If I’m Payne Durham and I’m being told that I’ve played my way into the NFL Draft (remember, he did get a Senior Bowl and Combine invite) I want to do everything in my power to be healthy and in top shape come Combine time. So, rather than spend a month preparing for a game that seems to have a high downside (the possibility of getting hurt) with a low upside (play another good game) I think I would also lean toward opting-out. But then, why play in the Senior Bowl? One would assume that Durham views this as an opportunity to get in front of scouts and numerous people from the NFL. While yes the opportunity for injury still exists it comes with a large upside of getting in front of a lot of influential folks. That amount of upside doesn’t necessarily exist at the Citrus Bowl.
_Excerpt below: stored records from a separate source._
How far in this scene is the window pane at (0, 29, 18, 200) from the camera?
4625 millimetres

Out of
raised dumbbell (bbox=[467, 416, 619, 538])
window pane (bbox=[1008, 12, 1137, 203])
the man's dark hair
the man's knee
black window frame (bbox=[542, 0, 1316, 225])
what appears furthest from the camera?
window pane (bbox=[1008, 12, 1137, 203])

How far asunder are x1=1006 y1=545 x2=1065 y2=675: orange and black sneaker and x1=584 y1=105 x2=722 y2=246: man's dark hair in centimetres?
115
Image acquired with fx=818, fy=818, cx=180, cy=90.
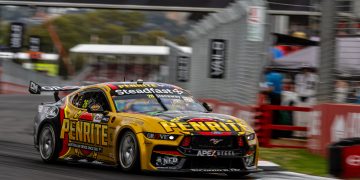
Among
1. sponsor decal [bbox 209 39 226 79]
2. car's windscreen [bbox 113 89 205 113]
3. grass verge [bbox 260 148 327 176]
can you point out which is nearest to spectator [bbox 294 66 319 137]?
sponsor decal [bbox 209 39 226 79]

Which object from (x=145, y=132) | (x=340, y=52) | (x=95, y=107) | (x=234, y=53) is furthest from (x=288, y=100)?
(x=145, y=132)

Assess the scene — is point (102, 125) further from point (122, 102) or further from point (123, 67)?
point (123, 67)

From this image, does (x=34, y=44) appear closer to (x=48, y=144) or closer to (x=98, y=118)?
(x=48, y=144)

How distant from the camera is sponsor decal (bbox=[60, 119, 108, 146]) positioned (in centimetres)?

So, how do we fix this system so that players get the best chance to continue to maximize their value while the bowls and the fans get the best possible games? Well first, I don’t think putting language in scholarships regarding opt-outs would be likely to succeed a legal challenge. This is especially true given the flexibility of college coaches to come and go as they please. Perhaps you could argue for a buyout system if a player leaves before their scholarship ends but at that point the scholarship would become much more like a genuine legal contract and would probably be open to negotiation for individual players. You’re getting into tricky waters there if the NCAA continues to want to say that these players aren’t employees but are instead “student-athletes” which is a completely made up term used to avoid paying worker’s compensation. But I digress. Is there a way to put the money that the school receives for playing in the game into a pot for the players that play in the game? That seems like it would help but if you’re a top 5 or 10 pick is any money going to be enough to sway them to stay? I’m not sure.

The fact is that you and I will never truly know the opportunity these young men have before them. They are being offered generational wealth to play a game. A game that will chew them up and spit them out without a second thought. But a game that can offer wealth beyond their wildest dreams. If you grew up poor or even middle class the possibility of millions of dollars can make you change your thinking real fast. Unless schools or conferences think of a way to entice these young men to stay I would imagine that opt-outs will continue to happen every bowl season. I don’t like it but I certainly don’t begrudge the players for doing what’s best for them any more than I begrudge the computer science student for missing a final for an interview with Google. You’ve got to take the opportunities when they present themselves. For football players especially those opportunities may only last a few years so they’ve got to open fast when opportunity knocks.